**Directions:** A faithful transcript of all the lines below, with no pictures, is the goal here.
-*-
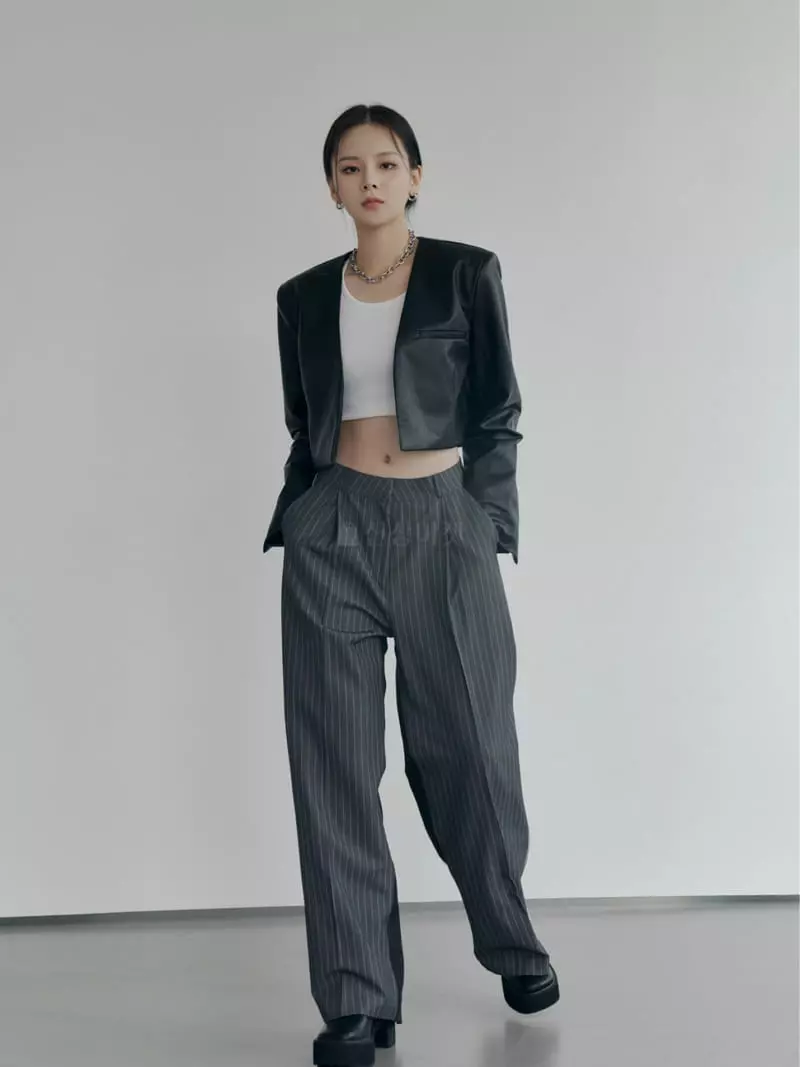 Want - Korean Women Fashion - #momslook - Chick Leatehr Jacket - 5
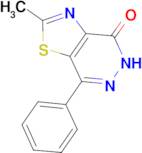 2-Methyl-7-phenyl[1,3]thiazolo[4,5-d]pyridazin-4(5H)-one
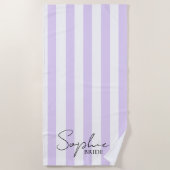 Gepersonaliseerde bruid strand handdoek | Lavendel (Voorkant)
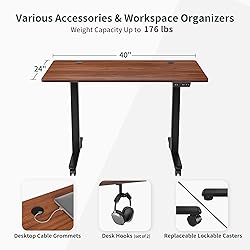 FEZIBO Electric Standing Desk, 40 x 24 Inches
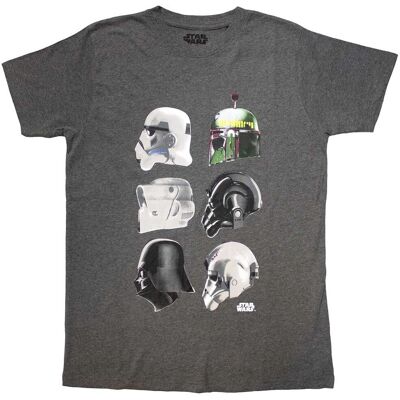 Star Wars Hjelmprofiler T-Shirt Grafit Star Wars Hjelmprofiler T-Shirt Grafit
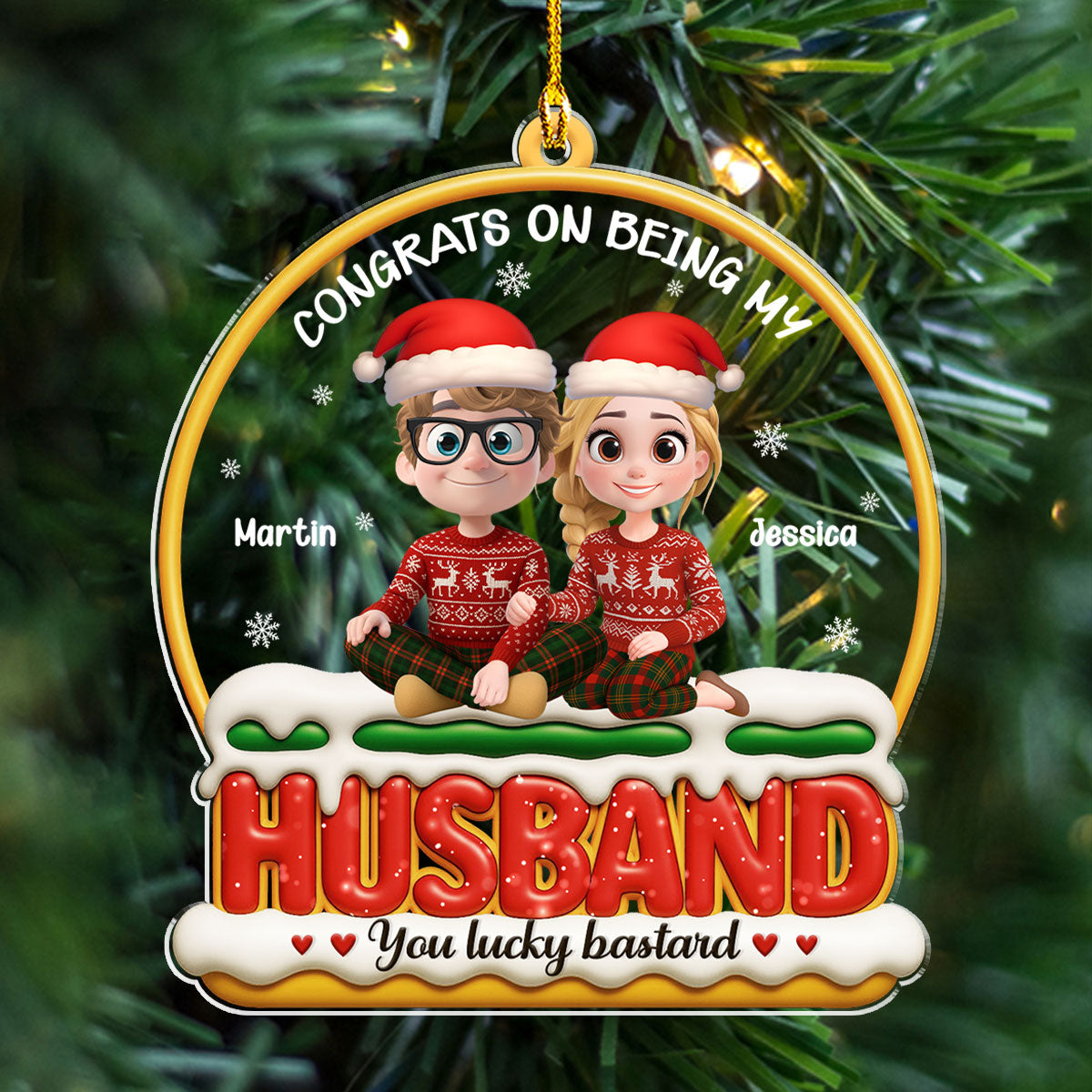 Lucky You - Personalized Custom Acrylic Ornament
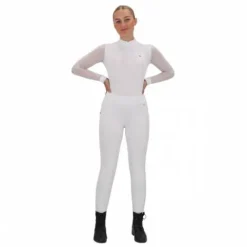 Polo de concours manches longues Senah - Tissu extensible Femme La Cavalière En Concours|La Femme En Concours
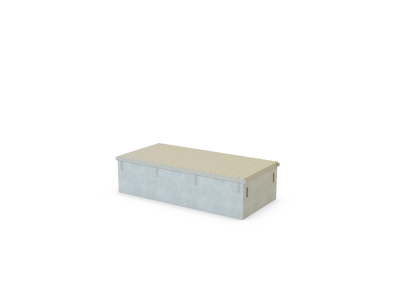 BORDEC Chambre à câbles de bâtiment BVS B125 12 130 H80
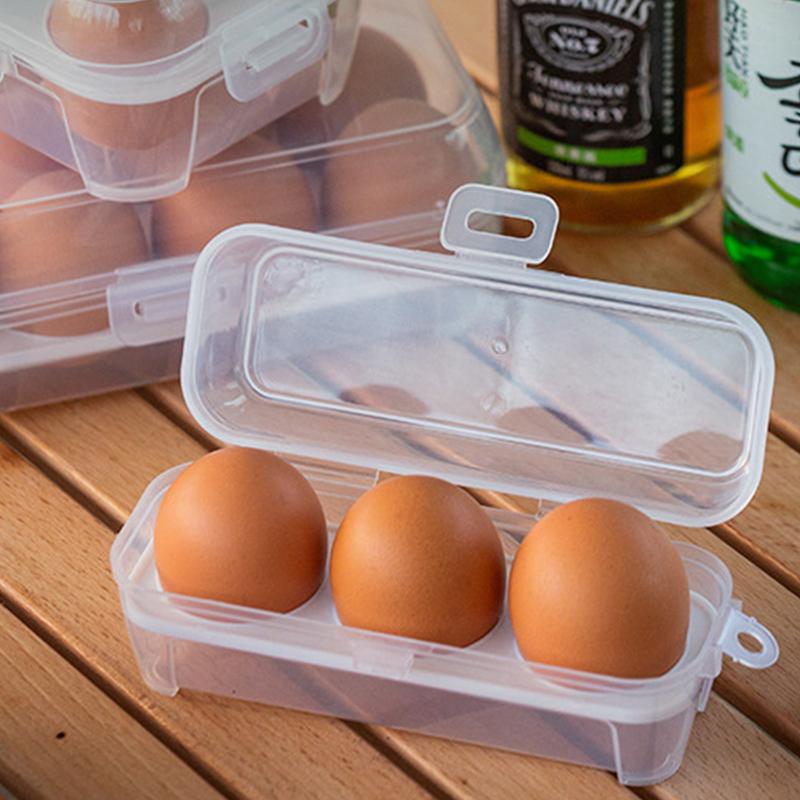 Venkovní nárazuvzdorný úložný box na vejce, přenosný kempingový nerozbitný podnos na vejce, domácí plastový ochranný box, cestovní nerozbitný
-*-
**Solution to the exercise:**
 Want - Korean Women Fashion - #momslook - Chick Leatehr Jacket - 5
 2-Methyl-7-phenyl[1,3]thiazolo[4,5-d]pyridazin-4(5H)-one
 Gepersonaliseerde bruid strand handdoek | Lavendel (Voorkant)
 FEZIBO Electric Standing Desk, 40 x 24 Inches
 Star Wars Hjelmprofiler T-Shirt Grafit Star Wars Hjelmprofiler T-Shirt Grafit
 Lucky You - Personalized Custom Acrylic Ornament
 Polo de concours manches longues Senah - Tissu extensible Femme La Cavalière En Concours|La Femme En Concours
 BORDEC Chambre à câbles de bâtiment BVS B125 12 130 H80
 Venkovní nárazuvzdorný úložný box na vejce, přenosný kempingový nerozbitný podnos na vejce, domácí plastový ochranný box, cestovní nerozbitný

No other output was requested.